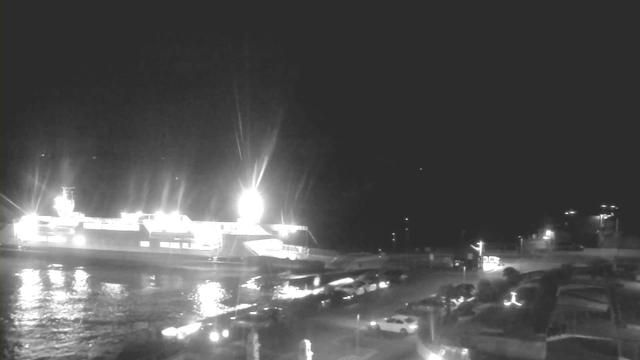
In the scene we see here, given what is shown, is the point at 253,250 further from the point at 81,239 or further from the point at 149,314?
the point at 81,239

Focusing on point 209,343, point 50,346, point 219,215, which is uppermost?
point 219,215

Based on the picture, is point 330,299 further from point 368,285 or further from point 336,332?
point 336,332

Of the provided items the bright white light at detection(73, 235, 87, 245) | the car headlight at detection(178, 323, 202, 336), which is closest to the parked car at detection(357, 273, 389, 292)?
the car headlight at detection(178, 323, 202, 336)

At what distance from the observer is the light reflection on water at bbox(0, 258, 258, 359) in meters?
5.79

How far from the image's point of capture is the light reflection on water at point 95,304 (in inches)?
228

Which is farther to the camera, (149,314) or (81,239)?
(81,239)

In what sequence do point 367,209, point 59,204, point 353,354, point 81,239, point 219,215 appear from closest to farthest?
point 353,354
point 81,239
point 59,204
point 219,215
point 367,209

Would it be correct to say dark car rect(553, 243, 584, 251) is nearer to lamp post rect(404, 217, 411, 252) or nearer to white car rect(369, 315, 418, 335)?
lamp post rect(404, 217, 411, 252)

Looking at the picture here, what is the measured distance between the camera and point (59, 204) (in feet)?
48.5

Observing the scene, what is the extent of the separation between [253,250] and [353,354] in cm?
772

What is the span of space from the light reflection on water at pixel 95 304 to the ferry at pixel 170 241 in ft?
2.79

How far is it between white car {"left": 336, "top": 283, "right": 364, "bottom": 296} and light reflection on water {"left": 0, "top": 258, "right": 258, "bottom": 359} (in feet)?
4.72

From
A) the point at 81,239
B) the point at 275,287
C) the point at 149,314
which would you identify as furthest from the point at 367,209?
the point at 149,314

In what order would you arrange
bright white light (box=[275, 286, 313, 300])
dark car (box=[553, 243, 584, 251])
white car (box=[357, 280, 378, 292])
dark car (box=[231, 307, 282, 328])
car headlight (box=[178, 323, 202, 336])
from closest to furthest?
dark car (box=[231, 307, 282, 328])
car headlight (box=[178, 323, 202, 336])
white car (box=[357, 280, 378, 292])
bright white light (box=[275, 286, 313, 300])
dark car (box=[553, 243, 584, 251])
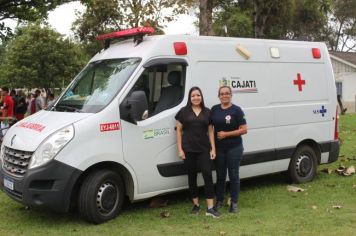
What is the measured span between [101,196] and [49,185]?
0.69m

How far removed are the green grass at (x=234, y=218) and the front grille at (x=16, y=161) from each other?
71 cm

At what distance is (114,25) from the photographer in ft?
79.8

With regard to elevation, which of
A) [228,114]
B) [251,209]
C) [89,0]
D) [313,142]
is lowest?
[251,209]

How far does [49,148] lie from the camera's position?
243 inches

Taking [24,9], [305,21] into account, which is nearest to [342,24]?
[305,21]

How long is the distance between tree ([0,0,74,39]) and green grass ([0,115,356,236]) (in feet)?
22.1

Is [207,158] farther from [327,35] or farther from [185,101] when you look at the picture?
[327,35]

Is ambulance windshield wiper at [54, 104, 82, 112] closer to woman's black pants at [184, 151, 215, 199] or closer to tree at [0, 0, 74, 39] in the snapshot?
woman's black pants at [184, 151, 215, 199]

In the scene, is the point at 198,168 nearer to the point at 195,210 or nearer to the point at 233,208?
the point at 195,210

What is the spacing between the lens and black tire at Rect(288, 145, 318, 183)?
8812 millimetres

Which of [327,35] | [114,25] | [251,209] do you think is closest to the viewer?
[251,209]

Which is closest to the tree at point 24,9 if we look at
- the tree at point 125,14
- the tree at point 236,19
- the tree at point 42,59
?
the tree at point 125,14

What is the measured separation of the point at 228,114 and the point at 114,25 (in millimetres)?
18288

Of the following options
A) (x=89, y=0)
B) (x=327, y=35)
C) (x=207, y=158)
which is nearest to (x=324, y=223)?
(x=207, y=158)
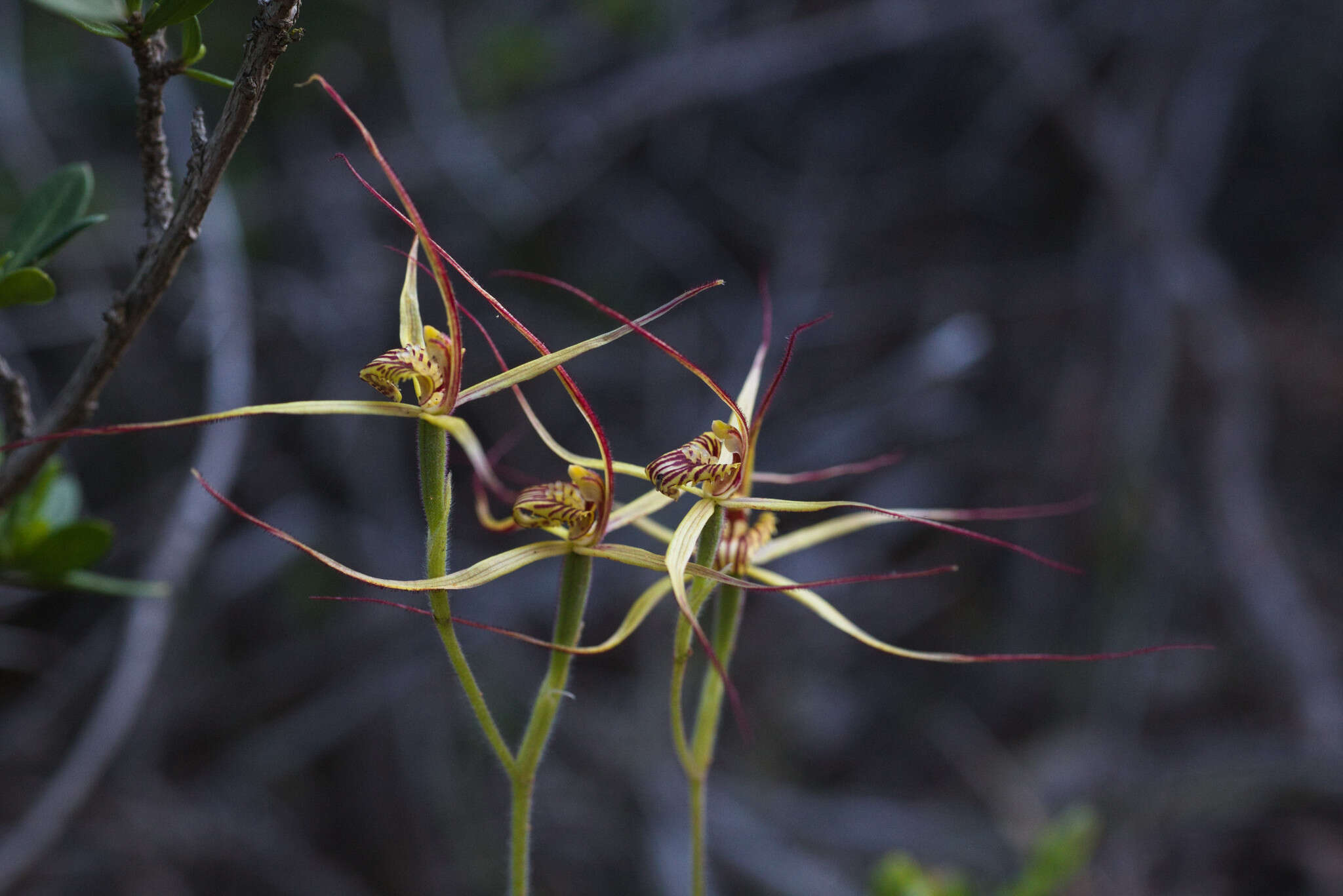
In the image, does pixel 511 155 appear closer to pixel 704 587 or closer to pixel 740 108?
pixel 740 108

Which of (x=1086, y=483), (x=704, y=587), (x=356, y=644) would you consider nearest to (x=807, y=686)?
(x=1086, y=483)

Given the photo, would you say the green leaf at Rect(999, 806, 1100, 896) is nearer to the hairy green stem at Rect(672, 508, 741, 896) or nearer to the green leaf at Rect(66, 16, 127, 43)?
the hairy green stem at Rect(672, 508, 741, 896)

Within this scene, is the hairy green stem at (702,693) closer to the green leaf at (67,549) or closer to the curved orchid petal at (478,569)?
the curved orchid petal at (478,569)

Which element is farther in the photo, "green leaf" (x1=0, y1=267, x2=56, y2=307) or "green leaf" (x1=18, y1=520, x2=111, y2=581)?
"green leaf" (x1=18, y1=520, x2=111, y2=581)

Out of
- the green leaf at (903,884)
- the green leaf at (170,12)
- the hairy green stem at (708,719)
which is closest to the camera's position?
the green leaf at (170,12)

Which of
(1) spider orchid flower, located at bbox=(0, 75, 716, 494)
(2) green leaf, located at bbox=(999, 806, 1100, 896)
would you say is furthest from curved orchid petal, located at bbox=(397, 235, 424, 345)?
(2) green leaf, located at bbox=(999, 806, 1100, 896)

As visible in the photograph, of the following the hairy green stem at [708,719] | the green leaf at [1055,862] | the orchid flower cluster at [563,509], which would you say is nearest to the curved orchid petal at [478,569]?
the orchid flower cluster at [563,509]
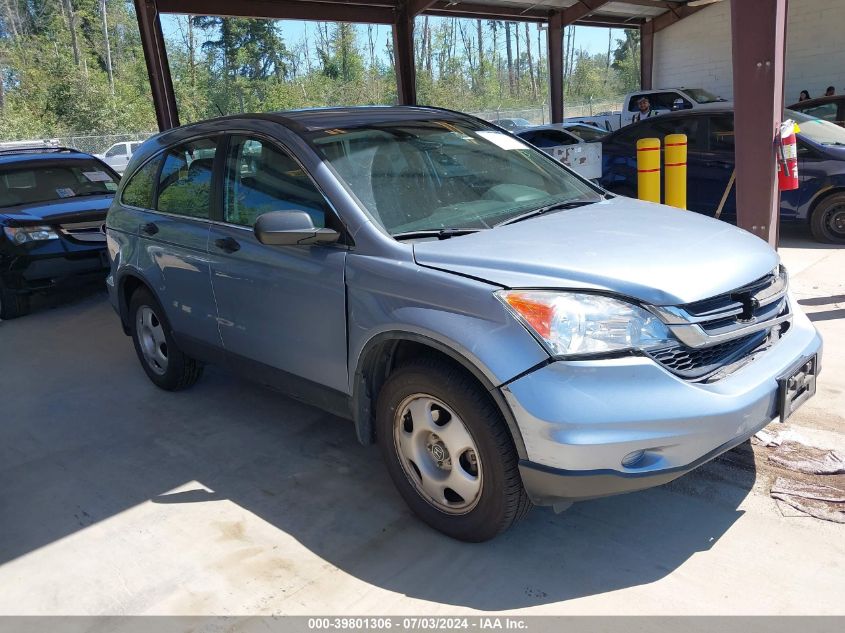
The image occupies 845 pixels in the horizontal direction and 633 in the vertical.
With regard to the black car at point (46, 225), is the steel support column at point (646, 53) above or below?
above

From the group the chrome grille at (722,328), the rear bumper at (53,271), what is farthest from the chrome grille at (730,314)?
the rear bumper at (53,271)

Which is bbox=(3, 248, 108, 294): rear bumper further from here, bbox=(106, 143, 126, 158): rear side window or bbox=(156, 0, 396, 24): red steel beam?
bbox=(106, 143, 126, 158): rear side window

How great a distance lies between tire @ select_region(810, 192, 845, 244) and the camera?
7.95 m

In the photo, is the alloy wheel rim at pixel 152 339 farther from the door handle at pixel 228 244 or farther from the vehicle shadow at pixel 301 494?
the door handle at pixel 228 244

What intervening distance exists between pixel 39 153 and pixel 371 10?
34.2 feet

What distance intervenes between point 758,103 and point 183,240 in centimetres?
450

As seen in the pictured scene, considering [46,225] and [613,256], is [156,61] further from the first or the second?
[613,256]

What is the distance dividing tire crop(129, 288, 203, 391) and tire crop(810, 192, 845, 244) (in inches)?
274

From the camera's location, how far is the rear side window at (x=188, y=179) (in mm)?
4184

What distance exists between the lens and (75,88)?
133ft

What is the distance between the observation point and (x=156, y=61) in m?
13.3

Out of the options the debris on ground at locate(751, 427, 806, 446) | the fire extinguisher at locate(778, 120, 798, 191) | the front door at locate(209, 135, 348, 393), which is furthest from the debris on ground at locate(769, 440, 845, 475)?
the fire extinguisher at locate(778, 120, 798, 191)

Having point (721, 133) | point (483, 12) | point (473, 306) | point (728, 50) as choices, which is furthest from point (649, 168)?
point (728, 50)

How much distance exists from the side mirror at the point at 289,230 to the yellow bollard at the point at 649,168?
4998 millimetres
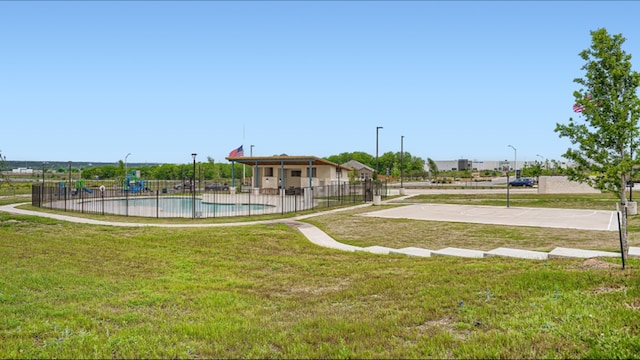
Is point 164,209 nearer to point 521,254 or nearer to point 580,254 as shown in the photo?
point 521,254

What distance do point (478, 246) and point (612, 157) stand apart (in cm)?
525

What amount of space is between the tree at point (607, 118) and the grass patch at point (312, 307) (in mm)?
1887

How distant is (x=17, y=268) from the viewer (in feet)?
30.6

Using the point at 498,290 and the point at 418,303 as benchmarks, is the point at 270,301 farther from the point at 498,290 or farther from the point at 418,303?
the point at 498,290

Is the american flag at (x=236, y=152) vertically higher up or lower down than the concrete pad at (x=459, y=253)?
higher up

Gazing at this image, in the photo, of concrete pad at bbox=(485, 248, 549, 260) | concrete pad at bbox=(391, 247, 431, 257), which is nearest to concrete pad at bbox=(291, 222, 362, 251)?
concrete pad at bbox=(391, 247, 431, 257)

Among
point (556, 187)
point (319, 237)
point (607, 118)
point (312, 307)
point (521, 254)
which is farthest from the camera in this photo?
point (556, 187)

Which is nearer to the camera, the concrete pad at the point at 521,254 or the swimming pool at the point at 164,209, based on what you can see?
the concrete pad at the point at 521,254

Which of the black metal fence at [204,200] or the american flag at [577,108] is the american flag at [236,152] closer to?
the black metal fence at [204,200]

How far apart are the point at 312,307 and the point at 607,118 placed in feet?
24.5

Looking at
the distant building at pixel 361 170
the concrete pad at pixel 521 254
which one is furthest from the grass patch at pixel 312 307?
the distant building at pixel 361 170

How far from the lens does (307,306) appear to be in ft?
21.4

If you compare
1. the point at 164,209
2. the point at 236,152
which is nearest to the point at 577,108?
the point at 164,209

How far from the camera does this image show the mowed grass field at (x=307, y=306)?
14.8 ft
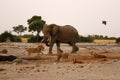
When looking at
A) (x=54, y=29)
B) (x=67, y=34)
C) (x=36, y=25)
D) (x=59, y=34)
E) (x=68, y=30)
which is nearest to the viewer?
(x=54, y=29)

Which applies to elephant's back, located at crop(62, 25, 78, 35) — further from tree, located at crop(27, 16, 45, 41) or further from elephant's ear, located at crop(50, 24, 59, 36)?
tree, located at crop(27, 16, 45, 41)

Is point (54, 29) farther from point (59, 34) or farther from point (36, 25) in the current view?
point (36, 25)

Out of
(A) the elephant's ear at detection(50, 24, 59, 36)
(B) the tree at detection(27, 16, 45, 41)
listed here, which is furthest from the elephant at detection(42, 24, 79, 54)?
(B) the tree at detection(27, 16, 45, 41)

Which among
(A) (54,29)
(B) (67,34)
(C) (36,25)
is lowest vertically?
(B) (67,34)

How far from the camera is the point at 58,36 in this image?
30359mm

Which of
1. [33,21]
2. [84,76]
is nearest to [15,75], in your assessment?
[84,76]

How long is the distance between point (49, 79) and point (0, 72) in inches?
109

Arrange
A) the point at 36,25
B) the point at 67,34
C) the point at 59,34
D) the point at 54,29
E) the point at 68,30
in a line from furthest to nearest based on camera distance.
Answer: the point at 36,25, the point at 68,30, the point at 67,34, the point at 59,34, the point at 54,29

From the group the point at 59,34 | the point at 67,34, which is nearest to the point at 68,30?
the point at 67,34

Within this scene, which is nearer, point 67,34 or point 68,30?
point 67,34

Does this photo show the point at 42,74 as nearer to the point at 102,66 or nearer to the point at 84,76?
the point at 84,76

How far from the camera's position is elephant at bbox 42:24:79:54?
29734 millimetres

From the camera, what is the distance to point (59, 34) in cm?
3042

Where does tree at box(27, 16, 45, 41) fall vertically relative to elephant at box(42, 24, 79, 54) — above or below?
above
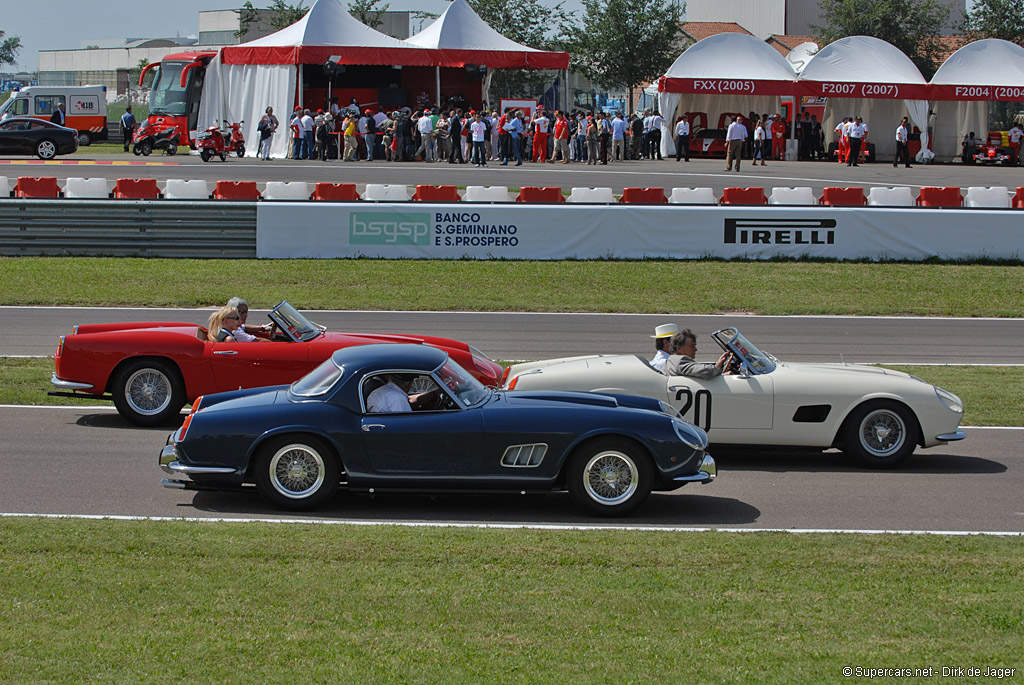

▸ WHAT YOU SHOULD DO: Copy everything from the line containing "Does this photo" down to the last of the items, word for word, and leave the pictures out.

▸ ANSWER IN FULL:
Does this photo show the point at 42,74 as nearer to the point at 102,66 or nearer to the point at 84,76?
the point at 84,76

How far from the camera's position is elephant at bbox 42:24:79:54?
29734 millimetres

From the camera, what is the distance to point (59, 34) in cm?
3042

Where does tree at box(27, 16, 45, 41) fall vertically relative to elephant at box(42, 24, 79, 54) — above or below?
above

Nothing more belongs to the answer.